С художницей Ириной Чуриловой и с композитором Глебом Успенским у вас прямо команда мечты, вы делаете много спектаклей, а с Успенским вы выступаете вместе на концертах, и кроме того, выпривозили «Крошечку-Хаврошечку» с ними на Детский Weekend в 2017 году. Расскажите, пожалуйста, как с ними происходит работа? Каждый отвечает за какой-то свой фронт работы или вы совместно находите общие друг для друга решения?
Мы вместе работаем, у нас, правильно вы заметили, команда, мы все время на связи. Сначала я внедряю идею в наше производство, и потом мы вместе её разрабатываем. Но здесь начинается психология: с художником я всегда больше контактирую, так как она территориально далеко находится, а Глеб очень самостоятельный, несмотря на то что живем мы рядом, и не терпит вмешательства в процесс. Но, в любом случае, всё построено на доверии.
А есть ли какие-то особенности, связанные с работой режиссёра именно в кукольном театре? Например, артисты в драматическом театре могут репетировать, устраивать читки, если даже нет костюмов и декораций. А как происходит работа с кукольным спектаклем, могут ли актёры репетировать, пока куклы не готовы?
Зачастую так бывает, потому что иногда цех не успевает, и у нас застойный период, который превращается в застольный: сидим за столом над пьесой, погружаемся в жизнь персонажей. Как долго сидим, зависит от сложности материала. Потом делаем этюды. Мне всегда были интересны микродвижения человека, так называемая жизнь тела. Я ставлю камеру, и мы окунаемся в какую-то тему, воспоминания из детства или, например, какие-то философские размышления. Актеры рассказывают, я их снимаю, и потом мы вместе с ними рассматриваем этот материал, смотрим на жизнь тела и переносим в куклу. Так было и с этим спектаклем. Предложенные художником куклы очень условны, и работа над кукольной пластикой была сложная и интересная.

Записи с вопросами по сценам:
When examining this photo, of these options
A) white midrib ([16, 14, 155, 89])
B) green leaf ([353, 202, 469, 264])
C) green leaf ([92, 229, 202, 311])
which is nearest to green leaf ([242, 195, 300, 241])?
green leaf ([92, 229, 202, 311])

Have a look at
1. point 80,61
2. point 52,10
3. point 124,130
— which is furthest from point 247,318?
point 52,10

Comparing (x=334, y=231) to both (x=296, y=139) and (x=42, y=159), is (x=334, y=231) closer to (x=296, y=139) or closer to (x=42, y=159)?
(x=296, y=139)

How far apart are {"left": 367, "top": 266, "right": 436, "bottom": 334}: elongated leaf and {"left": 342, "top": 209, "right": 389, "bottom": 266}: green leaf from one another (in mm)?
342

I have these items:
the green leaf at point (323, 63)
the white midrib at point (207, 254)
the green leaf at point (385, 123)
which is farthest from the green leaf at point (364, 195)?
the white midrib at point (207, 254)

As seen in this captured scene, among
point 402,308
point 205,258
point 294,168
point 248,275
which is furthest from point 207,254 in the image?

- **ЗАДАНИЕ**: Напишите продолжение интервью о постановке кукольных спектаклей, начиная сразу после его последней реплики.

- **ОТВЕТ**:
Получается, что тактильность для ваших спектаклей важна. По крайней мере, мне так показалось, потому что и спектакль называется «Обними меня покрепче», и там несколько раз мама, да и папа тоже, хотят, чтобы их обняли, и хотят обнять Птишку. И вот эта тактильность, присутствующая в спектакле, как мне кажется, в том числе может говорить о том, как важна телесность в принципе в нашей жизни, в независимости от того, есть ли особые потребности у человек или нет.
Важна. Тактильность равно душевность для меня. И когда, например, люди перестают держаться за руки, обниматься, вырастают стены. Я имею в виду сейчас не только пару, но и, например, отношения матери и ребенка. Зачастую бывает, когда мама не может наладить тактильный контакт с ребенком в связи, например, с особенностями её воспитания. Для меня это удивительно, потому что сама я из такой тёплой семьи, где этого было предостаточно.
Способ передачи нежности некий.
Ну тепла, скажем, человеческого.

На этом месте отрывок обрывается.